Lawrence Jenkins, C.J.
1. On the 11th January 1907 the plaintiffs delivered to the defendant Company 290 bags of rice, weighing 580 maunds, for carriage from Raigarh to Shalimar. The goods have not been delivered, and the plaintiffs now claim either delivery of the goods or Rs. 2,280-10 by way of damages.
2. The Subordinate Judge dismissed the suit and his decree was confirmed by the District Court. From this confirming decree the present appeal has been preferred.
3. As the case comes before us by way of appeal from an appellate decree it is necessary to see what the facts are as found by the lower Appellate Court, for by its findings we are bound.
4. It is common ground that of the 290 bags all but 2 reached Shalimar, and these two were lost.
5. The plaintiff's case is that the 238 bags that arrived were partly empty and according to the District Judge, 'The only real complaint is that the Goods Clerk refused to re-weigh the goods and issue a short certificate.' And the learned Judge goes on to say: 'On this we must find that the facts were that when the appellant went to take delivery of the goods demurrage was due and that they refused to take delivery without re-weighment and also refused to pay demur-rage. Clearly, on such a finding the Railway Company were not bound to deliver the goods.' Later in his judgment the District Judge says of the plaintiffs: 'They refused to take delivery of the goods which were consigned to them except on certain conditions with which the Railway were riot required by law to comply. They demanded a re-weighment and a certificate of shortage. The Railway is not required by law either to re-weigh or to certify shortage.'
6. The result then is that of the 290 bags 2 were not delivered because they were lost, and non-delivery of the rest was due to the fact that the plaintiffs would only take delivery on a condition they were not entitled to impose.

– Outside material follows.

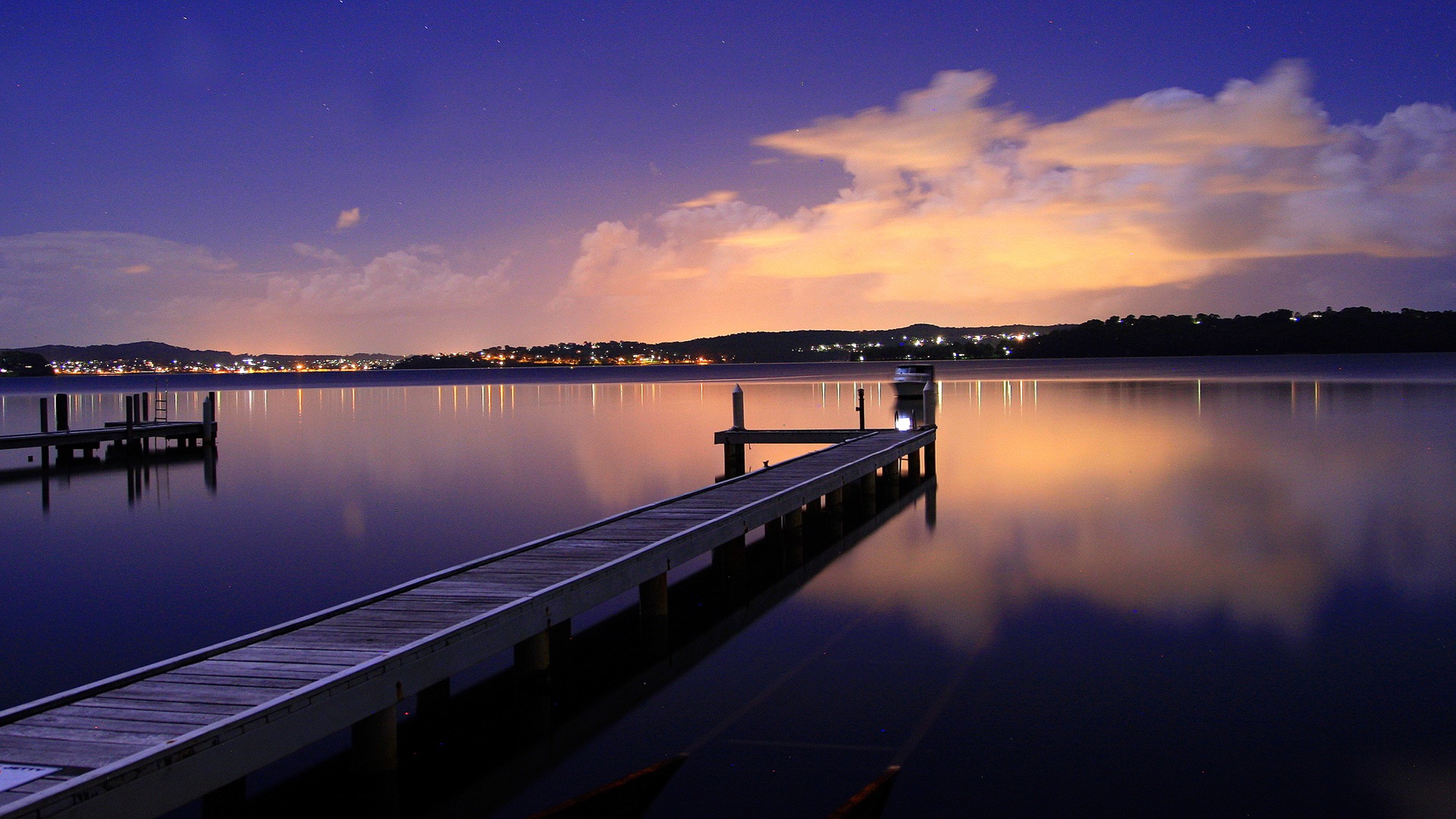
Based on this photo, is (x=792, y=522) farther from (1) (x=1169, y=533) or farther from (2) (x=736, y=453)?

7. I will first deal with the two lost bags.
8. Where a Railway Administration fails to deliver goods entrusted to it for carriage it may be shown that the goods were lost and then the provisions of Chapter VII of the Indian Railways Act, 1890, apply. Among these provisions is that contained in Section 77 which enacts that 'a person shall not be entitled to compensation for the loss...of goods delivered to be so carried unless his claim to the compensation has been preferred in writing by him or on his behalf to the Railway Administration within 6 months from the date of the delivery of the...goods for carriage by Railway.' By Section 140 it is provided: 'Any notice or other document required or authorised by this Act to be served on a Railway Administration may be served, in the case of a Railway administered by the Government or a Native State, on the Manager and, in the case of a Railway administered by a Railway Company, on the Agent in India of the Railway Company:
(a) by delivering the notice or other document to the Manager or Agent ; or
(b) by leaving it at his office; or
(c) by forwarding it by post in prepaid letter addressed to the Manager or Agent at his office and registered under Part III of the Indian Post Office Act, 1866.
9. The method of service permitted by this Section has not been followed; nor has it been shown that the claim has been otherwise preferred to the Railway Administration so as to satisfy the requirements of Section 77.
10. The correspondence with the Goods Superintendent was manifestly insufficient for that purpose and on this point I accept the view of the Subordinate Judge in preference to that of the District Judge.
11. The suit, therefore, as to the 2 lost bags must fail on this ground.
12. The position as to the 288 bags is different. The inference suggested by receipt Exhibit 1 is that each bag at the time of delivery to the Railway Administration contained 2 maunds and the discussion before us has proceeded on that footing.
13. Now, it is no one's case that these 288 bags were lost: On the contrary they have been sold by the Railway Company. But though they were sold the weight of rice sold was only 427 maunds and not 576 maunds, as it should have been. How there was this difference in weight has not been clearly explained, nor is there any definite finding by the lower Appellate Court on the point. There is, however, no suggestion that the Railway Administration is in possession of the goods or that it has been guilty of wilful misfeasance in regard to them, and the only inference appears to be that the difference in weight represents goods which have been lost or destroyed.
14. The position then would seem to be that the suit must fail either for failure to comply with the provisions of Section 77 of the Indian Railways Act, or because the goods were at the plaintiffs' risk by reason of their failure to take delivery.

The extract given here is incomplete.